Data items
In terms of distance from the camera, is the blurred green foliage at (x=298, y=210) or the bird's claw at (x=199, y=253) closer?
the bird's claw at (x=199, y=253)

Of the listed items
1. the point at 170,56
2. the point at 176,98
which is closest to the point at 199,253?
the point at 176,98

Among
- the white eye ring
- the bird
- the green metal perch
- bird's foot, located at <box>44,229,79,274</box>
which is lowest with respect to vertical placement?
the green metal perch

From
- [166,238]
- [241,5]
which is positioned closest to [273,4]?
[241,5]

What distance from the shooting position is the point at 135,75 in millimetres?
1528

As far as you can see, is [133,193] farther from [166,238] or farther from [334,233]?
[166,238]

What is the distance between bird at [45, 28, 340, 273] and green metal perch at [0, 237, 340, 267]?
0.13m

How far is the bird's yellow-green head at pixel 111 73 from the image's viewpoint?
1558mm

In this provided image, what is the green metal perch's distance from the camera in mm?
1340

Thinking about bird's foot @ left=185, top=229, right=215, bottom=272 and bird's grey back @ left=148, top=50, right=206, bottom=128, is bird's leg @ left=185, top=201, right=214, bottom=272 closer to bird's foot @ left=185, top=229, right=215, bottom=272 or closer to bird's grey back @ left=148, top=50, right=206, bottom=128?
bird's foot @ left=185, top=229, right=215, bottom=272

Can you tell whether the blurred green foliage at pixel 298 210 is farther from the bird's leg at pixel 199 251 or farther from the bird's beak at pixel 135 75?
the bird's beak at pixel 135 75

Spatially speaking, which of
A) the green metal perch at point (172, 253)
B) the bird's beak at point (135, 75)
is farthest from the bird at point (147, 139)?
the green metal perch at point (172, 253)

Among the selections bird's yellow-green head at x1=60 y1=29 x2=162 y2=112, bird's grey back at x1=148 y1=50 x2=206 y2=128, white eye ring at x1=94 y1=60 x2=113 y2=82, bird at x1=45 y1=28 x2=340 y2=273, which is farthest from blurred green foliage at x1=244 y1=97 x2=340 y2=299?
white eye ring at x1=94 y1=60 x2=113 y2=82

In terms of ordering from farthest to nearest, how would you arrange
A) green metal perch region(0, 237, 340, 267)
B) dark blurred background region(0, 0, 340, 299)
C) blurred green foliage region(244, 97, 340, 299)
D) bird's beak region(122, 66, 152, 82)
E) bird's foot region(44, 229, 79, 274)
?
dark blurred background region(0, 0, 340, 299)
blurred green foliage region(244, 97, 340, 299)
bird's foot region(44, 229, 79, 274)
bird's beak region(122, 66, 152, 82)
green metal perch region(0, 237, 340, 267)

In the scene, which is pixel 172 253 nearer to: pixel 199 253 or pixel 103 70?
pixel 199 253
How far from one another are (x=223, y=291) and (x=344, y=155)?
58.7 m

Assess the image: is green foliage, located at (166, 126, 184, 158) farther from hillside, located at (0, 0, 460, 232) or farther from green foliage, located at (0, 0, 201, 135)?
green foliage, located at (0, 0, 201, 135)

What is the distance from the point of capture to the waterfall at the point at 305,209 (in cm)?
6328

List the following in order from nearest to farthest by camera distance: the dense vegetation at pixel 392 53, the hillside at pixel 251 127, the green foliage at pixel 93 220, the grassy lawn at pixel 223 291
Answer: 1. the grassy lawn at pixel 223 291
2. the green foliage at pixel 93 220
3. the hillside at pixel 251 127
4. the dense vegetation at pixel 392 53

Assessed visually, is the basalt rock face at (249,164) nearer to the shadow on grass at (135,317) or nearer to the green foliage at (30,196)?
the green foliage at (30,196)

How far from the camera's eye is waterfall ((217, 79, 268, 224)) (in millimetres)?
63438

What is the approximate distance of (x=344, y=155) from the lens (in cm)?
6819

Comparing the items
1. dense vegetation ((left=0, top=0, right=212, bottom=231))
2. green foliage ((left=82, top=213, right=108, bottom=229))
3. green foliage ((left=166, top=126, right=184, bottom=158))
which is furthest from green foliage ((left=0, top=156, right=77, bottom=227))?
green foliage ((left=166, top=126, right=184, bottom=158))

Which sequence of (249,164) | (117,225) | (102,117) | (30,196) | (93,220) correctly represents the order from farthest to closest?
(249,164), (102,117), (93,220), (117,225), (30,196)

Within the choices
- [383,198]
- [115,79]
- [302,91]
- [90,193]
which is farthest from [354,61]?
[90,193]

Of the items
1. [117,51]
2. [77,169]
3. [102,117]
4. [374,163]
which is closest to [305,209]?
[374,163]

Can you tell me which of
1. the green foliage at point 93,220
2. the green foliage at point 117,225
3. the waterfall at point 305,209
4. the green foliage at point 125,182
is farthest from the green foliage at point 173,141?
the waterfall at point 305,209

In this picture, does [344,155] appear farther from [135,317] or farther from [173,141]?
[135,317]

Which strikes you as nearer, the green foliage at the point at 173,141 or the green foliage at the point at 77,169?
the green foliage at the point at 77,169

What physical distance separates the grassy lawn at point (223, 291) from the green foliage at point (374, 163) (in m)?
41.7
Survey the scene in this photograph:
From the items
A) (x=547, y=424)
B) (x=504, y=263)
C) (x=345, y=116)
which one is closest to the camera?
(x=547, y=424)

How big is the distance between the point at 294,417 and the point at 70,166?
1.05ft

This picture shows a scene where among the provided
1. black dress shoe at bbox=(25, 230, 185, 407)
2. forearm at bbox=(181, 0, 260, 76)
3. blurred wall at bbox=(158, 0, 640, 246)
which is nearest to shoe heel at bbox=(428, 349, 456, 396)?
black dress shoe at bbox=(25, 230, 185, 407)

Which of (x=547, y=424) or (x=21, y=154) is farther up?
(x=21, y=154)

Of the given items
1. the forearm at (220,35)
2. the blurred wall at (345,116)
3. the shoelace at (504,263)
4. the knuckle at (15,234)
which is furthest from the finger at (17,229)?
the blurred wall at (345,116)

-- Instructions to follow --
Write out all of the records above exactly as they appear.

-- Expected answer --
In terms of distance from the camera, is the blurred green foliage at (x=298, y=210) or the bird's claw at (x=199, y=253) closer?
the bird's claw at (x=199, y=253)

Of the listed items
1. the point at 170,56
2. the point at 176,98
which is closest to the point at 199,253?
the point at 176,98

Among
- the white eye ring
- the bird
- the green metal perch
- bird's foot, located at <box>44,229,79,274</box>
which is lowest with respect to vertical placement?
the green metal perch

From
- [166,238]
- [241,5]
which is positioned closest to [273,4]?
[241,5]

What distance from the shooting position is the point at 135,75 in millimetres?
1528

As far as you can see, is [133,193] farther from [166,238] or farther from [334,233]?
[166,238]

What is the distance between bird at [45, 28, 340, 273] and green metal perch at [0, 237, 340, 267]?
0.13m

How far is the bird's yellow-green head at pixel 111 73 from the image's viewpoint?
1558mm

In this provided image, what is the green metal perch's distance from the camera in mm?
1340

Thinking about bird's foot @ left=185, top=229, right=215, bottom=272 and bird's grey back @ left=148, top=50, right=206, bottom=128, is bird's leg @ left=185, top=201, right=214, bottom=272 closer to bird's foot @ left=185, top=229, right=215, bottom=272 or closer to bird's grey back @ left=148, top=50, right=206, bottom=128?
bird's foot @ left=185, top=229, right=215, bottom=272

Can you tell whether the blurred green foliage at pixel 298 210 is farther from the bird's leg at pixel 199 251 or farther from the bird's beak at pixel 135 75?
the bird's beak at pixel 135 75

Spatially speaking, which of
A) the green metal perch at point (172, 253)
B) the bird's beak at point (135, 75)
is farthest from the bird at point (147, 139)?
the green metal perch at point (172, 253)

Among the selections bird's yellow-green head at x1=60 y1=29 x2=162 y2=112, bird's grey back at x1=148 y1=50 x2=206 y2=128, white eye ring at x1=94 y1=60 x2=113 y2=82, bird at x1=45 y1=28 x2=340 y2=273, which is farthest from blurred green foliage at x1=244 y1=97 x2=340 y2=299?
white eye ring at x1=94 y1=60 x2=113 y2=82

In terms of ordering from farthest to nearest, how would you arrange
A) green metal perch region(0, 237, 340, 267)
B) dark blurred background region(0, 0, 340, 299)
C) blurred green foliage region(244, 97, 340, 299)
D) bird's beak region(122, 66, 152, 82)
E) bird's foot region(44, 229, 79, 274)
?
dark blurred background region(0, 0, 340, 299)
blurred green foliage region(244, 97, 340, 299)
bird's foot region(44, 229, 79, 274)
bird's beak region(122, 66, 152, 82)
green metal perch region(0, 237, 340, 267)

In the scene, which is pixel 172 253 nearer to: pixel 199 253 or pixel 103 70?
pixel 199 253
How far from one another are (x=223, y=291) and (x=344, y=155)?
58.7 m

Assess the image: is green foliage, located at (166, 126, 184, 158) farther from hillside, located at (0, 0, 460, 232) or farther from green foliage, located at (0, 0, 201, 135)?
green foliage, located at (0, 0, 201, 135)

What is the distance from the point of capture to the waterfall at the point at 305,209 (in cm)?
6328

List the following in order from nearest to farthest by camera distance: the dense vegetation at pixel 392 53, the hillside at pixel 251 127, the green foliage at pixel 93 220, the grassy lawn at pixel 223 291
Answer: 1. the grassy lawn at pixel 223 291
2. the green foliage at pixel 93 220
3. the hillside at pixel 251 127
4. the dense vegetation at pixel 392 53

Assessed visually, is the basalt rock face at (249,164) nearer to the shadow on grass at (135,317) or nearer to the green foliage at (30,196)?
the green foliage at (30,196)

How far from the camera's eye is waterfall ((217, 79, 268, 224)) (in millimetres)?
63438

What is the approximate distance of (x=344, y=155) from the lens (in cm)?
6819

Comparing the items
1. dense vegetation ((left=0, top=0, right=212, bottom=231))
2. green foliage ((left=82, top=213, right=108, bottom=229))
3. green foliage ((left=166, top=126, right=184, bottom=158))
which is furthest from green foliage ((left=0, top=156, right=77, bottom=227))?
green foliage ((left=166, top=126, right=184, bottom=158))

Which sequence of (249,164) | (117,225) | (102,117) | (30,196) | (93,220) correctly represents the order from farthest to closest?
(249,164), (102,117), (93,220), (117,225), (30,196)

Within the choices
- [383,198]
- [115,79]
- [302,91]
- [90,193]
which is farthest from [354,61]?
[90,193]

Of the items
1. [117,51]
2. [77,169]
3. [102,117]
4. [374,163]
which is closest to [305,209]?
[374,163]

Can you tell me which of
1. the green foliage at point 93,220
2. the green foliage at point 117,225
3. the waterfall at point 305,209
4. the green foliage at point 125,182
is farthest from the green foliage at point 173,141?
the waterfall at point 305,209

In this picture, does [344,155] appear farther from [135,317] or farther from [173,141]?
[135,317]

Which strikes you as nearer, the green foliage at the point at 173,141 or the green foliage at the point at 77,169?
the green foliage at the point at 77,169

What physical distance separates the grassy lawn at point (223, 291) from the green foliage at point (374, 163) (in m)?
41.7
Survey the scene in this photograph:
From the items
A) (x=547, y=424)
B) (x=504, y=263)
C) (x=345, y=116)
which one is closest to the camera?
(x=547, y=424)

How big is the distance between the point at 294,417 and the point at 70,166?
1.05ft

This picture shows a scene where among the provided
1. black dress shoe at bbox=(25, 230, 185, 407)
2. forearm at bbox=(181, 0, 260, 76)
3. blurred wall at bbox=(158, 0, 640, 246)
which is nearest to shoe heel at bbox=(428, 349, 456, 396)?
black dress shoe at bbox=(25, 230, 185, 407)

Which of (x=547, y=424) or (x=21, y=154) is farther up?
(x=21, y=154)

Of the given items
1. the forearm at (220,35)
2. the blurred wall at (345,116)
3. the shoelace at (504,263)
4. the knuckle at (15,234)
which is furthest from the finger at (17,229)?
the blurred wall at (345,116)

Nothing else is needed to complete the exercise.